Ahora resulta que los gobernadores son garantes del federalismo. De hecho ni siquiera ha existido un consenso activo sobre el significado del vocablo entre aquellos mandatarios que manifiestan preocupación por él. Hay un nuevo esquema de poder que ha comenzado a delinearse. Incluso en la más reciente reunión de la Conago, ese organismo de relaciones públicas de todos los derrotados en la elección del 1 de julio, los gobernadores demandaron más centralismo y no más independencia relacional con el centro de poder representado ahora por el presidencialismo fuerte que ha comenzado a edificar Andrés Manuel López Obrador. Los integrantes de esa coordinación cuasi gubernamental habrían deseado que el eufemísticamente llamado convenio de coordinación fiscal -y que no es otra cosa que la negociación a oscuridad de los intereses de los grupos de poder de cada entidad- se mantuviera y permitiera, en sus sueños, el abuso y el latrocinio que ha caracterizado prácticamente todas las gubernaturas de la era previa al 1 de julio. Popularmente, desde los años 70, a los gobernadores se les refiere como “goberladrones” y no hay muchas excepciones. El ejemplo contundente de la cálida ética de los gobernantes, de más reciente memoria, es el del grupo que conformó “el nuevo PRI”, aunque también estuvieron en las prácticas más reprobables mandatarios salidos del PAN y del PRD. La decisión de crear coordinaciones de los estados que articularán la relación de los mandatarios con el presupuesto federal y, en consecuencia con el poder federal de este tiempo nuevo, es al menos un principio ordenador y de control cuya ausencia hizo posible el aguzamiento de la enorme corrupción de que son responsables casi todos aquellos mandatarios preocupados por su debilidad y sus corruptelas.

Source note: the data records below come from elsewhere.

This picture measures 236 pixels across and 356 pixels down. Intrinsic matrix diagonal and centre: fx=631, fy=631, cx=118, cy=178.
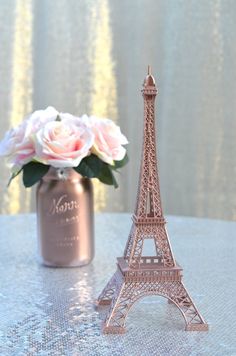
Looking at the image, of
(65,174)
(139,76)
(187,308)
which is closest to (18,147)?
(65,174)

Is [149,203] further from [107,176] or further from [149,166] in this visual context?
[107,176]

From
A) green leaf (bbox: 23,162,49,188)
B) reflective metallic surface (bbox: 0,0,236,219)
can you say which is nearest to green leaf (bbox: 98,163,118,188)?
green leaf (bbox: 23,162,49,188)

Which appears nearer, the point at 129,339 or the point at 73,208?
the point at 129,339

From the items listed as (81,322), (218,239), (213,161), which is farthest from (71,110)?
(81,322)

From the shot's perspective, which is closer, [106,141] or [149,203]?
[149,203]

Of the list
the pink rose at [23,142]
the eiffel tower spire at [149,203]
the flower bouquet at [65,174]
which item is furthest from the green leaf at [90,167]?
the eiffel tower spire at [149,203]

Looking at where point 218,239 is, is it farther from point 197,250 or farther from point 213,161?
point 213,161

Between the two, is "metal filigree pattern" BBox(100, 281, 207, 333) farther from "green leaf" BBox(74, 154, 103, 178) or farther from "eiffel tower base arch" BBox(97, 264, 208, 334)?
"green leaf" BBox(74, 154, 103, 178)

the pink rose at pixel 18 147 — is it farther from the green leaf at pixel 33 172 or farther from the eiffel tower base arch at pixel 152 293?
the eiffel tower base arch at pixel 152 293
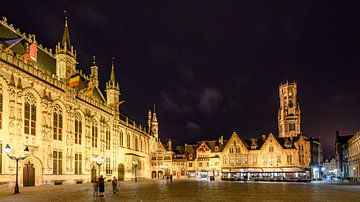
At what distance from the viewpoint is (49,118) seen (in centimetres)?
5519

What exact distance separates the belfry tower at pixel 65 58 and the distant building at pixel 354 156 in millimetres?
64829

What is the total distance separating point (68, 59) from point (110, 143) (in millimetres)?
22388

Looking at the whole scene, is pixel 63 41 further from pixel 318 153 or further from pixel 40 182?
pixel 318 153

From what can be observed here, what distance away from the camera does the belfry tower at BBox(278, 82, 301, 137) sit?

La Conago fue un instrumento para encubrir el desmantelamiento de las responsabilidades políticas de los gobiernos para con el resto del país en la relación con el presupuesto y con la ley. Ese organismo nunca fue foro para destacar el incumplimiento de políticas públicas o las corruptelas e incompetencias de sus integrantes. De hecho, era un acuerdo político personalista para proteger los virreinatos de vandalismo de sus integrantes. Ahora será muy interesante la supervisión y el control que podría ejercerse sobre personajes como Alfredo del Mazo o Enrique Alfaro, cuya procedencia y modo de actuar los perfila más bien en la política de opacidad y corrupción previa a 2018 que en el futuro al que apunta retomar el control del poder nacional.

Ojalá que las relaciones públicas no impidan asegurar el cumplimiento de la ley en todos los estados y que la opinión pública observe claramente qué se hace con el erario en esas entidades donde existen dudas, omisiones y complicidades que son conocidas y otras inimaginables, sino hasta después de diciembre, cuando sean evidentes.
Hoy debemos deshacernos de la aceptación estatal de lo que ya es inaceptable a nivel nacional. Digamos adiós al atrevimiento de lo ya impensable: “Sí, soy el gobernador y aquí se hace lo que me da mi… gana”, según se ha llegado a escuchar de los mandatarios a cuya sombra operan sus familiares y amigos.